We couldn’t know, but would probably assume, that Zach and Carol Sue, as his new sister, to be born January 14, 1998, would be named—despite their parents’ busy careers—would never lack the care and attention of their mom, dad, and papa, which was the name Bart and Leslie decided the children would use for me, so much better than the Uncle Marc which I’d feared in earlier days. As they grew, they would have no difficulty at all understanding the difference between their dad and their papa, and they gave the same love to both of us.
And we could not know that Romarc Properties, which Robin and I finally named our business, would grow in terms of both staff and income to become one of the major realty firms in the LA area mostly because we would be the first to take advantage of so many of the computer-based technologies that became available in our field.
We couldn’t know but would probably expect that there would be some setbacks along the way and that things wouldn’t always be perfect. However, satisfactory solutions would be found, and we would have as happily-ever-after an ending as anyone has a right to expect in real life.
But that night, as Bart and Leslie most likely contemplated the future with the new baby, I couldn’t keep my own thoughts from moving in the other direction—backward—thinking how much Bart had grown and changed, but realizing that he was still the same amazing person I met on the phone that August night ten years before when, without having the slightest idea of what I was about to set in motion, I dialed a number and said, “Hey, Kevin. You feelin’ horny?”
THE END
ABOUT DOUG SANFORD
Doug Sanford is the writing name of a current resident of Tucson, Arizona, who, after getting his undergraduate degree from Johns Hopkins University and a master’s degree from the University of Illinois, began his work career as an English teacher in a near-north high school in Chicago. From there, he moved out of the classroom into a writing and editing position with the Board of Education in the Department of Government Funded Programs.

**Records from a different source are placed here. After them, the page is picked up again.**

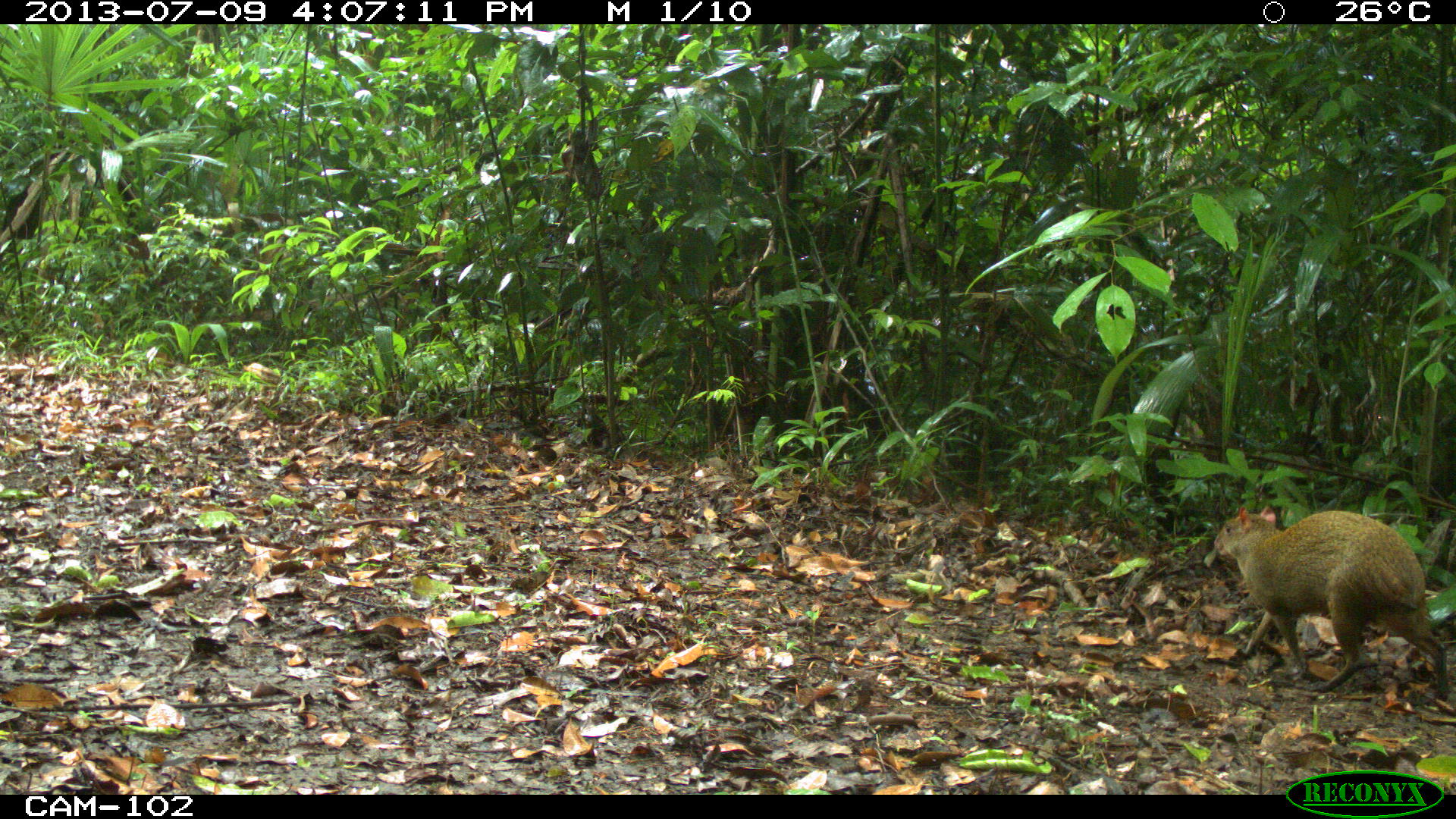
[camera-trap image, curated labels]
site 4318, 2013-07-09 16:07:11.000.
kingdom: Animalia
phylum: Chordata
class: Mammalia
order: Rodentia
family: Dasyproctidae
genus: Dasyprocta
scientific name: Dasyprocta punctata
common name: central american agouti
Dasyprocta punctata (central american agouti), count 1.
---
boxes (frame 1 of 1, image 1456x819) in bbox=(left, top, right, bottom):
dasyprocta punctata: bbox=(1213, 504, 1449, 701)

After just one too many of those remarkable Chicago snowstorms, he moved to join friends in the more hospitable climate (“it’s a dry heat”) of Tucson. There he balanced a day job as a business manager in an office with a night job running a mail-order first-editions book business, neither of which brought him the enormous wealth he’d confidently anticipated when he moved to the Southwest. The advent of the internet brought an end, in different ways, to both of those positions, and he is now confronting the enemy by managing an online business which he runs from home.
He has been in a 28-year relationship with another man, and the two of them were legally married in California in 2008 during the “window” between state-sanctioned legalization and voter-imposed de-legalization as a result of Prop 8. Just to be on the safe side, the two were again married in Arizona in 2014 once the U.S. Supreme Court declared marriage equality to be the law throughout the United States, enabling them to file a joint tax return.